GEGEVEN TEKST
····················
Maar, zooals gezegd, in den lateren tijd van het Romeinsche keizerrijk werd de gevechtsmast weder in eere hersteld en zoo bleef het den geheelen Byzantijnschen tijd tot de galei als oorlogsschip verdwenen was.
Het Romeinsche gevechtsplan leidde voorts nog tot het invoeren van een bovenbouw op het dek, een gevechtstoren met artilleristische doeleinden. De Romeinen ter zee, waren eigenlijk niet anders dan landkrijgslieden te water en hun geheele systeem richtte zich ook te water naar militaire voorschriften. Hun oorlogsschip was niet anders dan een transportschip, een gevechts-platform en voertuig, slechts strekkende om de soldaten zoo gauw mogelijk te brengen naar de kwartieren van den vijand. En als hulpmiddelen in den krijg werden steeds medegevoerd de zware menschendoodende oorlogsmachines, die ieder Romeinsch legioen steeds met zich voerde, n.l. de katapulten en werpwerktuigen, die dienstig waren om zware stukken ijzer, steen enz. weg te slingeren.
····················
DE OPDRACHT
Pak de tekst over de Romeinse oorlogsschepen weer op en schrijf verder vanaf de laatste zin.

Vragen over de ruimtelijke opbouw van een scène
····················
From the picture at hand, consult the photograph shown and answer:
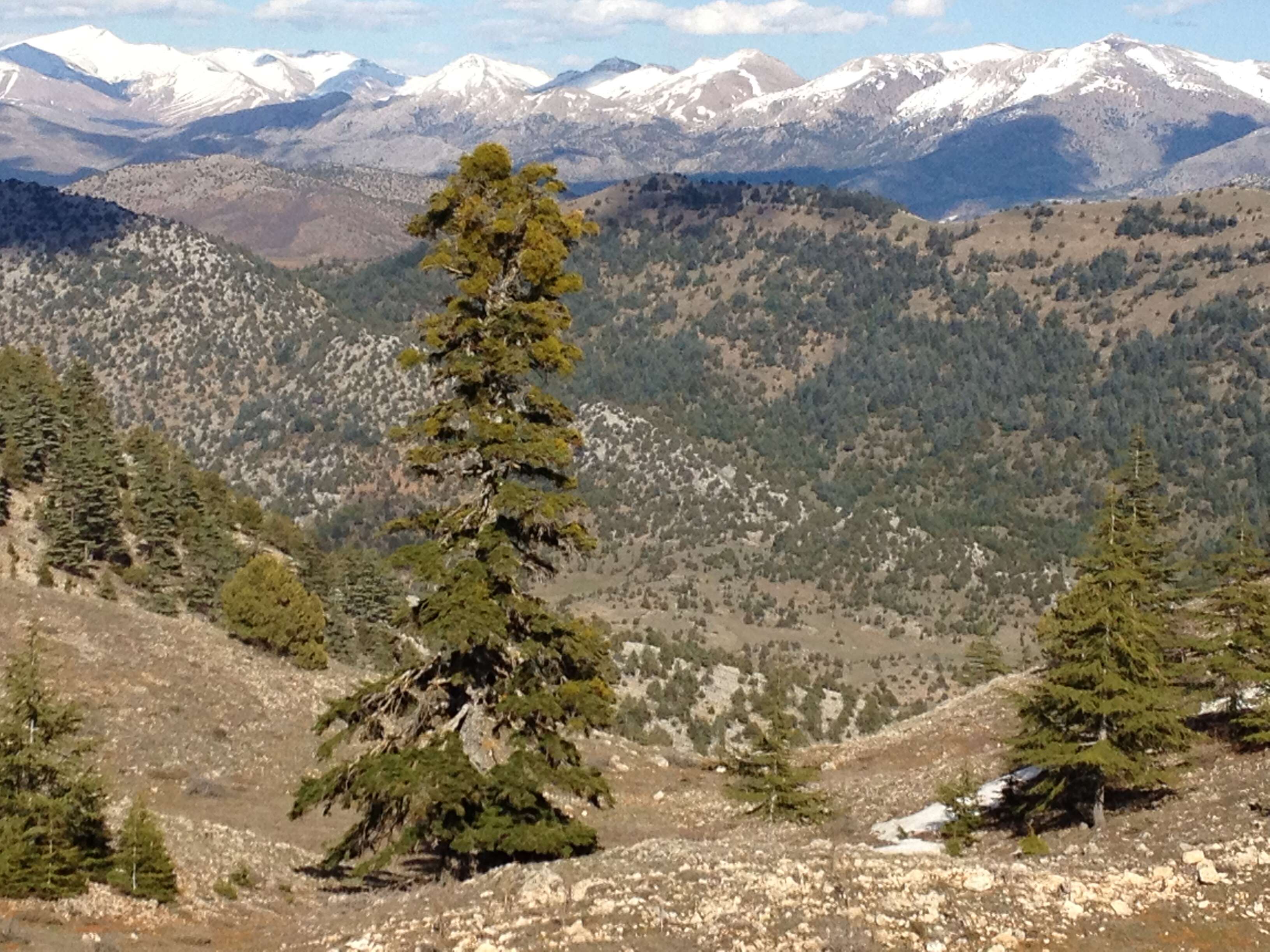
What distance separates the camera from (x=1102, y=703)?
2330 cm

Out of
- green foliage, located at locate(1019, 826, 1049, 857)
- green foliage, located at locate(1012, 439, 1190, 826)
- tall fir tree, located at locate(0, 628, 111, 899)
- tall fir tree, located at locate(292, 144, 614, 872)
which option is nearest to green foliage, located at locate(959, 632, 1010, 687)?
green foliage, located at locate(1012, 439, 1190, 826)

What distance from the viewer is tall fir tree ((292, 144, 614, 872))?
1688 cm

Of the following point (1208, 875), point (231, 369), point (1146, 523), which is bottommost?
point (231, 369)

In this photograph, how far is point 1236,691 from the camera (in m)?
31.8

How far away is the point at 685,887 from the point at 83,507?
194 feet

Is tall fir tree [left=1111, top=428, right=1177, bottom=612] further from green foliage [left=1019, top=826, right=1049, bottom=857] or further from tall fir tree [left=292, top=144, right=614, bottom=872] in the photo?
tall fir tree [left=292, top=144, right=614, bottom=872]

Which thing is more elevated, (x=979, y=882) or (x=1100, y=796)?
(x=979, y=882)

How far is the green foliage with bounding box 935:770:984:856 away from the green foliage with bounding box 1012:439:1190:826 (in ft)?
6.38

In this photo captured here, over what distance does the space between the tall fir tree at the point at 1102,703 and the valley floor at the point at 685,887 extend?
3.66 ft

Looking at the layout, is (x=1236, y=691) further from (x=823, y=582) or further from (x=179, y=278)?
(x=179, y=278)

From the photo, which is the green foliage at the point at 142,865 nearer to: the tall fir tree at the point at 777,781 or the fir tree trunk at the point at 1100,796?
the tall fir tree at the point at 777,781

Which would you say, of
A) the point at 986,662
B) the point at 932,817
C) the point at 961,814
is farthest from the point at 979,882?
the point at 986,662

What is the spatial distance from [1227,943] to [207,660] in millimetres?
37726

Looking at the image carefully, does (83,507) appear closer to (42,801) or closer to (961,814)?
(42,801)
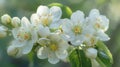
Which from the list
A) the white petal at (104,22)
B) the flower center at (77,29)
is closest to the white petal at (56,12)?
the flower center at (77,29)

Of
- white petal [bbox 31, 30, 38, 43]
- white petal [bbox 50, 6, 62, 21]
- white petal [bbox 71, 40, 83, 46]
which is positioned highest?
white petal [bbox 50, 6, 62, 21]

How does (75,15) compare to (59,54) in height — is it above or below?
Answer: above

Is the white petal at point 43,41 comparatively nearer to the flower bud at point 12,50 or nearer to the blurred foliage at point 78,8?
the flower bud at point 12,50

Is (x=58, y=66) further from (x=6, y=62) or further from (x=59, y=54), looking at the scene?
(x=59, y=54)

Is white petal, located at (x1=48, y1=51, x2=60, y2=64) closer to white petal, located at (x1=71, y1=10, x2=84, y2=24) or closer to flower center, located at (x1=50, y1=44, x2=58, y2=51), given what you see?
flower center, located at (x1=50, y1=44, x2=58, y2=51)

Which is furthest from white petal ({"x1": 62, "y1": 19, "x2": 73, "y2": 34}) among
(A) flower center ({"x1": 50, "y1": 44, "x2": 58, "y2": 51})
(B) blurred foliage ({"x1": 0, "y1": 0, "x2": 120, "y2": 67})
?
(B) blurred foliage ({"x1": 0, "y1": 0, "x2": 120, "y2": 67})

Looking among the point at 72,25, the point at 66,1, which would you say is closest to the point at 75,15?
the point at 72,25
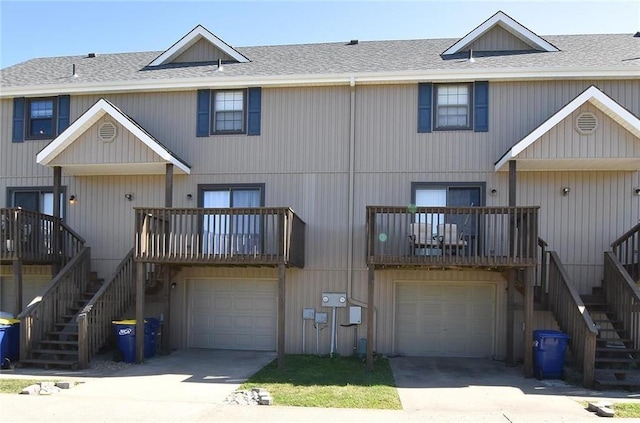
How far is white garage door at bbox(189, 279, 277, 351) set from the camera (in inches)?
517

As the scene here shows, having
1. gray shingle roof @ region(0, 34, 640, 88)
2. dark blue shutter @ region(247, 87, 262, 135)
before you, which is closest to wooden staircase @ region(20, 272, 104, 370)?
dark blue shutter @ region(247, 87, 262, 135)

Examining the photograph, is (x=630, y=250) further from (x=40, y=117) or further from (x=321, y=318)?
(x=40, y=117)

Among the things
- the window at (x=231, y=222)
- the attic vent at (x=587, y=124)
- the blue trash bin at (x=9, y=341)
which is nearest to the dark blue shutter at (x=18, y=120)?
the window at (x=231, y=222)

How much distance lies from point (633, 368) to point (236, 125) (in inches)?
397

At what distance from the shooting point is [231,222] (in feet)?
36.7

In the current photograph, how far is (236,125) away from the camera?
43.8 feet

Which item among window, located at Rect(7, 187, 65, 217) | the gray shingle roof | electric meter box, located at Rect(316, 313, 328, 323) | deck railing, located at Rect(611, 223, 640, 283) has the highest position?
the gray shingle roof

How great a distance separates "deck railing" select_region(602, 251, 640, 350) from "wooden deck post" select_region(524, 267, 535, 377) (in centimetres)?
178

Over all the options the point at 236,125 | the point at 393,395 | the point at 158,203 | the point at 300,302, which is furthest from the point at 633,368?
the point at 158,203

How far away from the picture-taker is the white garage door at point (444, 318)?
12570 millimetres

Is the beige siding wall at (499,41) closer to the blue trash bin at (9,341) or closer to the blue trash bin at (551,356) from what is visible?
the blue trash bin at (551,356)

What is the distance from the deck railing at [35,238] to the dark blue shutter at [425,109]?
29.3ft

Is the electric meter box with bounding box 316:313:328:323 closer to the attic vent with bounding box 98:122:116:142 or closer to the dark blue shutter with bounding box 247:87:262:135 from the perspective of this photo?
the dark blue shutter with bounding box 247:87:262:135

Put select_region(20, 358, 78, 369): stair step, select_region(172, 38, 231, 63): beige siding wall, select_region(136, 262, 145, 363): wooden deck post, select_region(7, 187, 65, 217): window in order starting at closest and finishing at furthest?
select_region(20, 358, 78, 369): stair step < select_region(136, 262, 145, 363): wooden deck post < select_region(7, 187, 65, 217): window < select_region(172, 38, 231, 63): beige siding wall
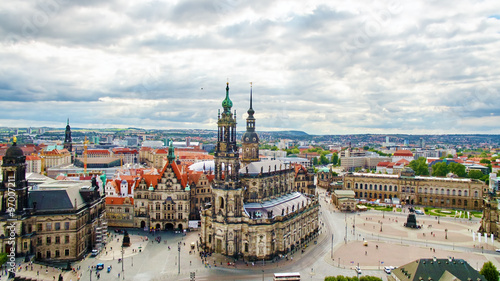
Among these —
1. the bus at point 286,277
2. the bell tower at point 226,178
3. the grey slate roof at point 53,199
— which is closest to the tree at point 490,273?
the bus at point 286,277

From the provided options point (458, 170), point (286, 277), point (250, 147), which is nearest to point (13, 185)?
point (286, 277)

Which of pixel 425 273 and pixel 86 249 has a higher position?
pixel 425 273

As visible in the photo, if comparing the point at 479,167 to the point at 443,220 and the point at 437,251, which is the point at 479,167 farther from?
the point at 437,251

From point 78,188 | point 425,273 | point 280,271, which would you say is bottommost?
point 280,271

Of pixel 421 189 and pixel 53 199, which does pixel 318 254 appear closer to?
pixel 53 199

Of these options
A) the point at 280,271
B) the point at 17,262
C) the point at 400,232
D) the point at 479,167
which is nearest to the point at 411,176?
the point at 400,232

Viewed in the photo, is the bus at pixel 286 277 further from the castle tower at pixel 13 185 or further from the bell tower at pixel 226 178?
the castle tower at pixel 13 185
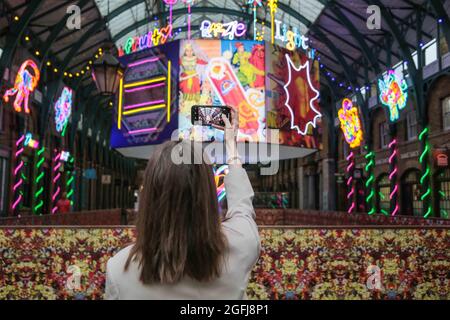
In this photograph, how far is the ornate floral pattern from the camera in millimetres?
5223

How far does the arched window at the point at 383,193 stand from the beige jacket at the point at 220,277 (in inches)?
834

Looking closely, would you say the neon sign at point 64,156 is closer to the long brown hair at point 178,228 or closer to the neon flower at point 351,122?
the neon flower at point 351,122

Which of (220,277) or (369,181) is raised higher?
(369,181)

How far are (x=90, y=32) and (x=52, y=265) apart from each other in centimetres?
1588

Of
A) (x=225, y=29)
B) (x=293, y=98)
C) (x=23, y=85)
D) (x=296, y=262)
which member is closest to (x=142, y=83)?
(x=225, y=29)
····················
JUISTE ANTWOORD
Aan boord der schepen geplaatst, hielpen deze het werk der matrozen zeer, daar zij een overweldigenden regen van projectielen wierpen op den vijand; om deze zware artillerie bij te staan, waren er bovendien afdeelingen slingeraars aan boord.
De moeilijkheid om voor deze allen plaats aan boord der schepen te vinden, bleef bestaan; door het oprichten van gevechtstorens trachtte men hieraan te gemoet te komen. Het waren hooge gevaarten, soms zeven meter hoog, waarop de katapulten geplaatst waren en waaromheen de slingeraars op eene omheining stonden; zoowel aan den voor- als aan den achtersteven bracht men ze aan.
Het idee van ons modern oorlogsschip is eigenlijk geen ander dan de galei ten tijde van Hadrianus of Constantinus; de artilleristische inrichting is dezelfde gebleven.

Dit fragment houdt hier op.